***** EXERCISE INPUTS *****

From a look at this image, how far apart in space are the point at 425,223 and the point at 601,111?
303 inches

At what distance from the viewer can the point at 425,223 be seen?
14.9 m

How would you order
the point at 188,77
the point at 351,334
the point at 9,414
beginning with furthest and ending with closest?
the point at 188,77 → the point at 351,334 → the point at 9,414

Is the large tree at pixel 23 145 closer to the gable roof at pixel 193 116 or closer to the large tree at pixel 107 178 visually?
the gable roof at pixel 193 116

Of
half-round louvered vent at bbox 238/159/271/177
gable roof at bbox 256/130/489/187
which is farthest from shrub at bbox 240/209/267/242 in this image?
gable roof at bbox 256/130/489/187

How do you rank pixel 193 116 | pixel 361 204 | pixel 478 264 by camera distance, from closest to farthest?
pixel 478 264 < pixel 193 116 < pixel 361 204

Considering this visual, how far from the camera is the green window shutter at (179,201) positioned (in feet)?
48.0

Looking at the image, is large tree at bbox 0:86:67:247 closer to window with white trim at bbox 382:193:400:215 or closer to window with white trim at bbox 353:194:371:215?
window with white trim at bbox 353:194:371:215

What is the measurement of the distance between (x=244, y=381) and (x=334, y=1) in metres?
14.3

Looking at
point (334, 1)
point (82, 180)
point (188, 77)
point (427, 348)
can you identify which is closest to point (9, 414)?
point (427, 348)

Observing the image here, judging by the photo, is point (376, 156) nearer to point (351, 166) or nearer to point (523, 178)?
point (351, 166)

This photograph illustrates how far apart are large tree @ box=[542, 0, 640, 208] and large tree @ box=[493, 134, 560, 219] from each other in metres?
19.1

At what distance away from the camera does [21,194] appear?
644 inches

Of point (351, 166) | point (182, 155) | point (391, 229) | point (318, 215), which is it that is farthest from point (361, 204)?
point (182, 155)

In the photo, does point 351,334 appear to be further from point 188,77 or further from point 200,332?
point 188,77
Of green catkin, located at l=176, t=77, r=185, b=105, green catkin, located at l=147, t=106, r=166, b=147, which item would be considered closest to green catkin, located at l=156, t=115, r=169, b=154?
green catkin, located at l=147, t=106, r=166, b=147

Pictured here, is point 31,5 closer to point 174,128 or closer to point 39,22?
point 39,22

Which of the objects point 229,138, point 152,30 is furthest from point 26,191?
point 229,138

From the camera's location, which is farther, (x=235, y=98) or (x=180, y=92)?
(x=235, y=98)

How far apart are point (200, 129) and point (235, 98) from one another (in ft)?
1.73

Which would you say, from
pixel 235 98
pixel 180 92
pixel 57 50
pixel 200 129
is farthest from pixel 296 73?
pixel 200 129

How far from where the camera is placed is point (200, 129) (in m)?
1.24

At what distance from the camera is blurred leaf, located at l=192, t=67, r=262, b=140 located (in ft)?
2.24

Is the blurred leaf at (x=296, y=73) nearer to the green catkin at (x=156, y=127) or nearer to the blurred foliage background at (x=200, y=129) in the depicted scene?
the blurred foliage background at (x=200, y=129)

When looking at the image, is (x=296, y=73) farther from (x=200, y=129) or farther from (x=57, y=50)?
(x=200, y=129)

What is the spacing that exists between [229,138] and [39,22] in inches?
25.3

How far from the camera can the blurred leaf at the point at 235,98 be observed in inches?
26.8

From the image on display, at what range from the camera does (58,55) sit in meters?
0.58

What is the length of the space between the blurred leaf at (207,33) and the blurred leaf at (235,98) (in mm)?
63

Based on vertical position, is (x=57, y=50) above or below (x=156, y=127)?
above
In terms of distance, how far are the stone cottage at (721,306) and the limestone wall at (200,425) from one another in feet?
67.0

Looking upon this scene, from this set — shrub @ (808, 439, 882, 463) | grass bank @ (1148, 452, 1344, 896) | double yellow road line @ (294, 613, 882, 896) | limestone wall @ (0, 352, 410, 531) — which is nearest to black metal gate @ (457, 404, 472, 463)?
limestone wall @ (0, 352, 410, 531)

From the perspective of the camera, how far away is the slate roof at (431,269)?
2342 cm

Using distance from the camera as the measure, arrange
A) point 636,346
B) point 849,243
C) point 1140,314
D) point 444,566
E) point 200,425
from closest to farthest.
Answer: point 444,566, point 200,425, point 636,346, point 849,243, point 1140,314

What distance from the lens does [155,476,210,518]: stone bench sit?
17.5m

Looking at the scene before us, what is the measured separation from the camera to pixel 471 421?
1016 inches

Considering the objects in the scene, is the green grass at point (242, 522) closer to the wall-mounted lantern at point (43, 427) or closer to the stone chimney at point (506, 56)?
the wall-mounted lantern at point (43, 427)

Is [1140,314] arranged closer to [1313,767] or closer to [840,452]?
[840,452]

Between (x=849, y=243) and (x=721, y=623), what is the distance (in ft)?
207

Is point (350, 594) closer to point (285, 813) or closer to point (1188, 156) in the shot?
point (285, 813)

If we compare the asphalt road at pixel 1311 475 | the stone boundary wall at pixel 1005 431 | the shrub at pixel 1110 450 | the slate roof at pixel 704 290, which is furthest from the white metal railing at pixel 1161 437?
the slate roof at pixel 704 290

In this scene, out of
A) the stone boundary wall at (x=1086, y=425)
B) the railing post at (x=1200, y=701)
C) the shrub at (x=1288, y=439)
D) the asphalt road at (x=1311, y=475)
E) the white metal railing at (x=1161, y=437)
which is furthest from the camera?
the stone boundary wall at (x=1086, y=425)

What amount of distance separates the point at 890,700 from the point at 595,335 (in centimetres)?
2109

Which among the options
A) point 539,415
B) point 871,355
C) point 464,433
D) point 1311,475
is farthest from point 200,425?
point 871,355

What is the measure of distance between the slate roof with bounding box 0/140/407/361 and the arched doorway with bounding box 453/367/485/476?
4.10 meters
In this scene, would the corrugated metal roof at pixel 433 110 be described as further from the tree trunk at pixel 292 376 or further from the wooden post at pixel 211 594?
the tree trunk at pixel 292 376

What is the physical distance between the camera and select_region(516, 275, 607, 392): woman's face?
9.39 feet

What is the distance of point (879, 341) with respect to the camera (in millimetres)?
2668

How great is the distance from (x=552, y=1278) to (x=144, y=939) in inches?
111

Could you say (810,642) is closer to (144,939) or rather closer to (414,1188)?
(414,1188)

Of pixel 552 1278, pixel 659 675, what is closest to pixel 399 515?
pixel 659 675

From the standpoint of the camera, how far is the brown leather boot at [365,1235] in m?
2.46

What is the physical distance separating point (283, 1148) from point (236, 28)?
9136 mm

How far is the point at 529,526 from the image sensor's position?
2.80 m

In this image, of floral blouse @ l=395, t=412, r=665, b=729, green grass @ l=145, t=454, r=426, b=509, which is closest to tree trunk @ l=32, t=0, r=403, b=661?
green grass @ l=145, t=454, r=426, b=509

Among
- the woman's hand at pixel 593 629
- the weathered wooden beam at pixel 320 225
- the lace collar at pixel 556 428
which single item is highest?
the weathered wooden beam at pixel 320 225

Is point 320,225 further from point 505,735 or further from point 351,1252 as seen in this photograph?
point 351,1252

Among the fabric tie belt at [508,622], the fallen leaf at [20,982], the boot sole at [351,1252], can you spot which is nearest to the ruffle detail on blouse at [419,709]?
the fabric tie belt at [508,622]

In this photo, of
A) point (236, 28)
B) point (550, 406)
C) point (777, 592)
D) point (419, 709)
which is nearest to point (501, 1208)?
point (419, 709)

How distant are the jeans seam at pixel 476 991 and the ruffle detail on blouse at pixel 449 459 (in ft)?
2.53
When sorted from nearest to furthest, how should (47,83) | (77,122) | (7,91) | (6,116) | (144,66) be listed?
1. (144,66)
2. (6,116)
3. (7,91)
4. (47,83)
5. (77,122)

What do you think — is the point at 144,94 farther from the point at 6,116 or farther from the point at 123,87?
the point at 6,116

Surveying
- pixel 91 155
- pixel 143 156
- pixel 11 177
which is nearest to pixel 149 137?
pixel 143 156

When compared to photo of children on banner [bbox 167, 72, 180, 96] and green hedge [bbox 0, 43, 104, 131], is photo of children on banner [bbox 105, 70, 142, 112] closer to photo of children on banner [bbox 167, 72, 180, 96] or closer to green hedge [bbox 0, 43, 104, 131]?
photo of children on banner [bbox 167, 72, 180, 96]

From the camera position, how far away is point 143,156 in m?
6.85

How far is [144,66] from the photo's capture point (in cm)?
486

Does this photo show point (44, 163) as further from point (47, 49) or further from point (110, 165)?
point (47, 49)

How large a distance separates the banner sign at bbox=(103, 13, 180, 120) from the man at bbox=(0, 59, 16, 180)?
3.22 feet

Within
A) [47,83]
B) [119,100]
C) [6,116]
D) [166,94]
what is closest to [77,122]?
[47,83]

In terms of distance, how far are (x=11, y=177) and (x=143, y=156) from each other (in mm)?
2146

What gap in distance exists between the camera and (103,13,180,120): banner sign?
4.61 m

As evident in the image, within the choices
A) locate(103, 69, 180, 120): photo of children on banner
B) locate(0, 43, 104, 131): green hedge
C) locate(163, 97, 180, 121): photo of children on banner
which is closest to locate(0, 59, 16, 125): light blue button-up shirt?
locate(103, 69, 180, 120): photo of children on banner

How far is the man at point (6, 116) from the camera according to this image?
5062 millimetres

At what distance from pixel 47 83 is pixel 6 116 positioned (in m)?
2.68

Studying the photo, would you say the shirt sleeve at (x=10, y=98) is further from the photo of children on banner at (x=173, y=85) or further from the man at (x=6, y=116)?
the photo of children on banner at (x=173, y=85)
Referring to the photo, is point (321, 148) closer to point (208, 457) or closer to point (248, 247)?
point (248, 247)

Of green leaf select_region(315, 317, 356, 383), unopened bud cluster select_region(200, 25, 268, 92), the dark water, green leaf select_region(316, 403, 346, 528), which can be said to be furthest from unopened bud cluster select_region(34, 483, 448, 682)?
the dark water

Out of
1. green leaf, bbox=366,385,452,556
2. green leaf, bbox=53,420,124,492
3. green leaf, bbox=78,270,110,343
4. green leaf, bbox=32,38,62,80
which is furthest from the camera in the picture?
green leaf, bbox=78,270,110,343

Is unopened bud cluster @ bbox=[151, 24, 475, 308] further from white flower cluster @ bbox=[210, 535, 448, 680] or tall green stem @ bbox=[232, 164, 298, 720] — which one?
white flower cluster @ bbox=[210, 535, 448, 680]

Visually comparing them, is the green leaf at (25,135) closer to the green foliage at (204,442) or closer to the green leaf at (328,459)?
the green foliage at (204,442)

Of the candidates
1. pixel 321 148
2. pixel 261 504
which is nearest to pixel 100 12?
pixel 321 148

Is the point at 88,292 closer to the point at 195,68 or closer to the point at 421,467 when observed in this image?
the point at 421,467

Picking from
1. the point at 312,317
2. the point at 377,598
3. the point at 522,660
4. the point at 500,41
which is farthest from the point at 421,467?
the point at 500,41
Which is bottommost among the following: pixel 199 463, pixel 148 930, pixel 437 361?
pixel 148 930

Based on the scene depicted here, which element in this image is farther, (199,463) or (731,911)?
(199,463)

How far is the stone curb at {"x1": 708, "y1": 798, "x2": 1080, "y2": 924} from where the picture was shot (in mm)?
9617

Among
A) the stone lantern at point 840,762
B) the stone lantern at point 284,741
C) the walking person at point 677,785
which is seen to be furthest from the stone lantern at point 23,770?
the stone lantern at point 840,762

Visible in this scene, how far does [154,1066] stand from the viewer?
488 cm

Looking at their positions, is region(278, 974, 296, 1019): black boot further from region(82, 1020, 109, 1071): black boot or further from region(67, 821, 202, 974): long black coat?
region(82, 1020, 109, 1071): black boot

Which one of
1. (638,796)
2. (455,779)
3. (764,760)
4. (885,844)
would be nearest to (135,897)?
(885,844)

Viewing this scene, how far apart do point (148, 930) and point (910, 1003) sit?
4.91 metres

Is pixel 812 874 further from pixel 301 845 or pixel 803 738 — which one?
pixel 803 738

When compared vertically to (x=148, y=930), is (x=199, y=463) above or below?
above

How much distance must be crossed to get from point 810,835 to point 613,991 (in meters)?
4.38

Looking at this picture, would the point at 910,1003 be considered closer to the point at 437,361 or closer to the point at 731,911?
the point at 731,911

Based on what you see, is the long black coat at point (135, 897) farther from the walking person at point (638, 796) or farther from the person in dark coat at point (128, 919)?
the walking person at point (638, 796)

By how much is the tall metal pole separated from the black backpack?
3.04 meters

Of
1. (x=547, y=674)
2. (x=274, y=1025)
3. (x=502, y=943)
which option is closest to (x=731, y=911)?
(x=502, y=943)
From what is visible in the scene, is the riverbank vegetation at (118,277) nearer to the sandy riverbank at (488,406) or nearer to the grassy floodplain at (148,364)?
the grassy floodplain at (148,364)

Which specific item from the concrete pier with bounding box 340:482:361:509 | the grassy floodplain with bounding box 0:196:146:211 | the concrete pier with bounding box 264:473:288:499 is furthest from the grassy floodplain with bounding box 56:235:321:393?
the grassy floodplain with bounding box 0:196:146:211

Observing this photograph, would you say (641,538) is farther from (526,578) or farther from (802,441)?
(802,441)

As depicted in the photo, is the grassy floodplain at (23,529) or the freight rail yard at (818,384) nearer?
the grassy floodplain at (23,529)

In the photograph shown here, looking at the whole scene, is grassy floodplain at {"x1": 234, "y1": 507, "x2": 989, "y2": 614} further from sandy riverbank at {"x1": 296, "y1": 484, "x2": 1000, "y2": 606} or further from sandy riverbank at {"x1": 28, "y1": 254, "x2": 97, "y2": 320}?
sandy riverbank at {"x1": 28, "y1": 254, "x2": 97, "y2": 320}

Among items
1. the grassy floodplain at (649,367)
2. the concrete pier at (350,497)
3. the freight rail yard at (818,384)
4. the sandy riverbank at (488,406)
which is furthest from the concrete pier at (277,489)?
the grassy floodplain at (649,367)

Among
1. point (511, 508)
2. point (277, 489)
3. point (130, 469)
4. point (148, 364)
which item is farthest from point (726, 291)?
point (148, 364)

*****

_GIVEN TASK_
Give the rows as a two-column CSV with the headers text and reply, one CSV line per row holding its text and its answer. Quote each field and replace any line breaks with spaces, beginning at the line that has "Is pixel 812" and stopping after the line that has "3.04 meters".

_OUTPUT_
text,reply
"Is pixel 812 874 further from pixel 301 845 or pixel 803 738 — which one?","pixel 803 738"
"When compared vertically to (x=148, y=930), is (x=199, y=463) above or below?","above"
"How much distance must be crossed to get from point 810,835 to point 613,991 (in meters)?","4.38"
"Looking at this picture, would the point at 910,1003 be considered closer to the point at 437,361 or closer to the point at 731,911?","the point at 731,911"
"Based on what you see, is the long black coat at point (135, 897) farther from the walking person at point (638, 796) or farther from the person in dark coat at point (128, 919)?","the walking person at point (638, 796)"
"By how much is the tall metal pole separated from the black backpack?","3.04 meters"